▶ _EXERCISE BRIEF_:
Produce the same data once more, line for line.

▶ _GIVEN RECORDS_:
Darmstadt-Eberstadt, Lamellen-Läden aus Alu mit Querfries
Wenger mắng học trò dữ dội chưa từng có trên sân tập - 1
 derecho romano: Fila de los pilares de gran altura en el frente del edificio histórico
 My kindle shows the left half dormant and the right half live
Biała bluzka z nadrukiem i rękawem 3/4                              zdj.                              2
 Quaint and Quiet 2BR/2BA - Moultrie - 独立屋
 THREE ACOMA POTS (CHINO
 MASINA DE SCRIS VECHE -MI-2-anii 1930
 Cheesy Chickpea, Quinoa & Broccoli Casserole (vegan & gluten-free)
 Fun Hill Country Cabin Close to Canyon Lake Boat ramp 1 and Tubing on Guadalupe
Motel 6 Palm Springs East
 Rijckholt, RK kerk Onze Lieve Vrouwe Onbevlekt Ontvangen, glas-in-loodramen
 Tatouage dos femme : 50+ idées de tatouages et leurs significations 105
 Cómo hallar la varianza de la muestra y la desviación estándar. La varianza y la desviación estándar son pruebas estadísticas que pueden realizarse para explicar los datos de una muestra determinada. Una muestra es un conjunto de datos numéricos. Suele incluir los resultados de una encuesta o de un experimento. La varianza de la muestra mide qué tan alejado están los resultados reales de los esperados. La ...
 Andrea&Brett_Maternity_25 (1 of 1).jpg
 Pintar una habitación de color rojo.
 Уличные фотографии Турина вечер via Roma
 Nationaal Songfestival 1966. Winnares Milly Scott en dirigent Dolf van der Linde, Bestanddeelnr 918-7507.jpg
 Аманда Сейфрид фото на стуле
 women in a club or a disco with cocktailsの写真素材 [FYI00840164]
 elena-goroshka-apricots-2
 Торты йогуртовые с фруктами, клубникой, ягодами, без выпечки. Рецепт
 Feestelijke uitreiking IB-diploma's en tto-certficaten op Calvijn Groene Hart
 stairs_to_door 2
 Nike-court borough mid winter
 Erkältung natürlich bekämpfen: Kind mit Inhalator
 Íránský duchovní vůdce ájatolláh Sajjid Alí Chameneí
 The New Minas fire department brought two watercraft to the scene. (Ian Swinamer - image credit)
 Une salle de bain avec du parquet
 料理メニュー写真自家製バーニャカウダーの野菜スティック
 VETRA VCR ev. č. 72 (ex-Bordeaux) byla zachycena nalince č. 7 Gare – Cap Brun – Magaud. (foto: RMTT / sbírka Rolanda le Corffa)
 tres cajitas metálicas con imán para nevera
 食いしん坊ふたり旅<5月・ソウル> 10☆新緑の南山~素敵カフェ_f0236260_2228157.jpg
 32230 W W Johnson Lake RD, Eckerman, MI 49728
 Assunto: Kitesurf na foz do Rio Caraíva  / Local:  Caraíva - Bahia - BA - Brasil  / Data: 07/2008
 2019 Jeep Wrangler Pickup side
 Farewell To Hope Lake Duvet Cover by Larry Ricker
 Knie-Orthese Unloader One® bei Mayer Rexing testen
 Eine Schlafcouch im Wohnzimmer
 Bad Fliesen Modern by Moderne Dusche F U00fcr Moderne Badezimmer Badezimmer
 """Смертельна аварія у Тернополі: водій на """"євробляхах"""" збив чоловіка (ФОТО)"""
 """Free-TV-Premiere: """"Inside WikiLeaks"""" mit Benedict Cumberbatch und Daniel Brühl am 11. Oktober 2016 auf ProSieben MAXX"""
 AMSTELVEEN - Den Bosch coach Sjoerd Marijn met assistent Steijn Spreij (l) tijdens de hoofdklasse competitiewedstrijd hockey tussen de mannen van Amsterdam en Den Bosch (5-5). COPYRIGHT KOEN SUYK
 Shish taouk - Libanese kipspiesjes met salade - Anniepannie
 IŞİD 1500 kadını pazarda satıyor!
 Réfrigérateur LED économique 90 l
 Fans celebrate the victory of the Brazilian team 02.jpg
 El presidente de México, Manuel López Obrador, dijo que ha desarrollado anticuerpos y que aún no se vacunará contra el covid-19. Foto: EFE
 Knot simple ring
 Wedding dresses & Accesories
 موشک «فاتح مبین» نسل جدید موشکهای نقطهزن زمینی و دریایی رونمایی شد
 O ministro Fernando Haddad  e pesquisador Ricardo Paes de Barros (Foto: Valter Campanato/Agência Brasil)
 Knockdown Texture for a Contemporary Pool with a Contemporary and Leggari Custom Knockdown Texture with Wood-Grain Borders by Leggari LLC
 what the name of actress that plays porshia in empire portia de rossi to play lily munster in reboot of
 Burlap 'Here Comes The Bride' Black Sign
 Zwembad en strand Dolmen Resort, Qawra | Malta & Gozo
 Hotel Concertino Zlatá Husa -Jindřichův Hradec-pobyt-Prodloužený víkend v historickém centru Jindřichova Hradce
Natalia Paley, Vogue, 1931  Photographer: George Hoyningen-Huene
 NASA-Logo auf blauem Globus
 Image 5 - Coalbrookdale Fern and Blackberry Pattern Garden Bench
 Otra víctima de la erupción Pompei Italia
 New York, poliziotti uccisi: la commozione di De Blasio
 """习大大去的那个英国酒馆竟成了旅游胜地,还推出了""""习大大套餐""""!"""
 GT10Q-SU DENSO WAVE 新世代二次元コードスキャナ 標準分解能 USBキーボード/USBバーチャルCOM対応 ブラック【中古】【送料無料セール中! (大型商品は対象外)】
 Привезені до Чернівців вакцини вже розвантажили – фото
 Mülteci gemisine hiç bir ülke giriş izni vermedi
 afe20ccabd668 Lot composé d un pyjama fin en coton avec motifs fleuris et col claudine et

▶ _EXERCISE RESPONSE_:
Darmstadt-Eberstadt, Lamellen-Läden aus Alu mit Querfries
Wenger mắng học trò dữ dội chưa từng có trên sân tập - 1
 derecho romano: Fila de los pilares de gran altura en el frente del edificio histórico
 My kindle shows the left half dormant and the right half live
Biała bluzka z nadrukiem i rękawem 3/4                              zdj.                              2
 Quaint and Quiet 2BR/2BA - Moultrie - 独立屋
 THREE ACOMA POTS (CHINO
 MASINA DE SCRIS VECHE -MI-2-anii 1930
 Cheesy Chickpea, Quinoa & Broccoli Casserole (vegan & gluten-free)
 Fun Hill Country Cabin Close to Canyon Lake Boat ramp 1 and Tubing on Guadalupe
Motel 6 Palm Springs East
 Rijckholt, RK kerk Onze Lieve Vrouwe Onbevlekt Ontvangen, glas-in-loodramen
 Tatouage dos femme : 50+ idées de tatouages et leurs significations 105
 Cómo hallar la varianza de la muestra y la desviación estándar. La varianza y la desviación estándar son pruebas estadísticas que pueden realizarse para explicar los datos de una muestra determinada. Una muestra es un conjunto de datos numéricos. Suele incluir los resultados de una encuesta o de un experimento. La varianza de la muestra mide qué tan alejado están los resultados reales de los esperados. La ...
 Andrea&Brett_Maternity_25 (1 of 1).jpg
 Pintar una habitación de color rojo.
 Уличные фотографии Турина вечер via Roma
 Nationaal Songfestival 1966. Winnares Milly Scott en dirigent Dolf van der Linde, Bestanddeelnr 918-7507.jpg
 Аманда Сейфрид фото на стуле
 women in a club or a disco with cocktailsの写真素材 [FYI00840164]
 elena-goroshka-apricots-2
 Торты йогуртовые с фруктами, клубникой, ягодами, без выпечки. Рецепт
 Feestelijke uitreiking IB-diploma's en tto-certficaten op Calvijn Groene Hart
 stairs_to_door 2
 Nike-court borough mid winter
 Erkältung natürlich bekämpfen: Kind mit Inhalator
 Íránský duchovní vůdce ájatolláh Sajjid Alí Chameneí
 The New Minas fire department brought two watercraft to the scene. (Ian Swinamer - image credit)
 Une salle de bain avec du parquet
 料理メニュー写真自家製バーニャカウダーの野菜スティック
 VETRA VCR ev. č. 72 (ex-Bordeaux) byla zachycena nalince č. 7 Gare – Cap Brun – Magaud. (foto: RMTT / sbírka Rolanda le Corffa)
 tres cajitas metálicas con imán para nevera
 食いしん坊ふたり旅<5月・ソウル> 10☆新緑の南山~素敵カフェ_f0236260_2228157.jpg
 32230 W W Johnson Lake RD, Eckerman, MI 49728
 Assunto: Kitesurf na foz do Rio Caraíva  / Local:  Caraíva - Bahia - BA - Brasil  / Data: 07/2008
 2019 Jeep Wrangler Pickup side
 Farewell To Hope Lake Duvet Cover by Larry Ricker
 Knie-Orthese Unloader One® bei Mayer Rexing testen
 Eine Schlafcouch im Wohnzimmer
 Bad Fliesen Modern by Moderne Dusche F U00fcr Moderne Badezimmer Badezimmer
 """Смертельна аварія у Тернополі: водій на """"євробляхах"""" збив чоловіка (ФОТО)"""
 """Free-TV-Premiere: """"Inside WikiLeaks"""" mit Benedict Cumberbatch und Daniel Brühl am 11. Oktober 2016 auf ProSieben MAXX"""
 AMSTELVEEN - Den Bosch coach Sjoerd Marijn met assistent Steijn Spreij (l) tijdens de hoofdklasse competitiewedstrijd hockey tussen de mannen van Amsterdam en Den Bosch (5-5). COPYRIGHT KOEN SUYK
 Shish taouk - Libanese kipspiesjes met salade - Anniepannie
 IŞİD 1500 kadını pazarda satıyor!
 Réfrigérateur LED économique 90 l
 Fans celebrate the victory of the Brazilian team 02.jpg
 El presidente de México, Manuel López Obrador, dijo que ha desarrollado anticuerpos y que aún no se vacunará contra el covid-19. Foto: EFE
 Knot simple ring
 Wedding dresses & Accesories
 موشک «فاتح مبین» نسل جدید موشکهای نقطهزن زمینی و دریایی رونمایی شد
 O ministro Fernando Haddad  e pesquisador Ricardo Paes de Barros (Foto: Valter Campanato/Agência Brasil)
 Knockdown Texture for a Contemporary Pool with a Contemporary and Leggari Custom Knockdown Texture with Wood-Grain Borders by Leggari LLC
 what the name of actress that plays porshia in empire portia de rossi to play lily munster in reboot of
 Burlap 'Here Comes The Bride' Black Sign
 Zwembad en strand Dolmen Resort, Qawra | Malta & Gozo
 Hotel Concertino Zlatá Husa -Jindřichův Hradec-pobyt-Prodloužený víkend v historickém centru Jindřichova Hradce
Natalia Paley, Vogue, 1931  Photographer: George Hoyningen-Huene
 NASA-Logo auf blauem Globus
 Image 5 - Coalbrookdale Fern and Blackberry Pattern Garden Bench
 Otra víctima de la erupción Pompei Italia
 New York, poliziotti uccisi: la commozione di De Blasio
 """习大大去的那个英国酒馆竟成了旅游胜地,还推出了""""习大大套餐""""!"""
 GT10Q-SU DENSO WAVE 新世代二次元コードスキャナ 標準分解能 USBキーボード/USBバーチャルCOM対応 ブラック【中古】【送料無料セール中! (大型商品は対象外)】
 Привезені до Чернівців вакцини вже розвантажили – фото
 Mülteci gemisine hiç bir ülke giriş izni vermedi
 afe20ccabd668 Lot composé d un pyjama fin en coton avec motifs fleuris et col claudine et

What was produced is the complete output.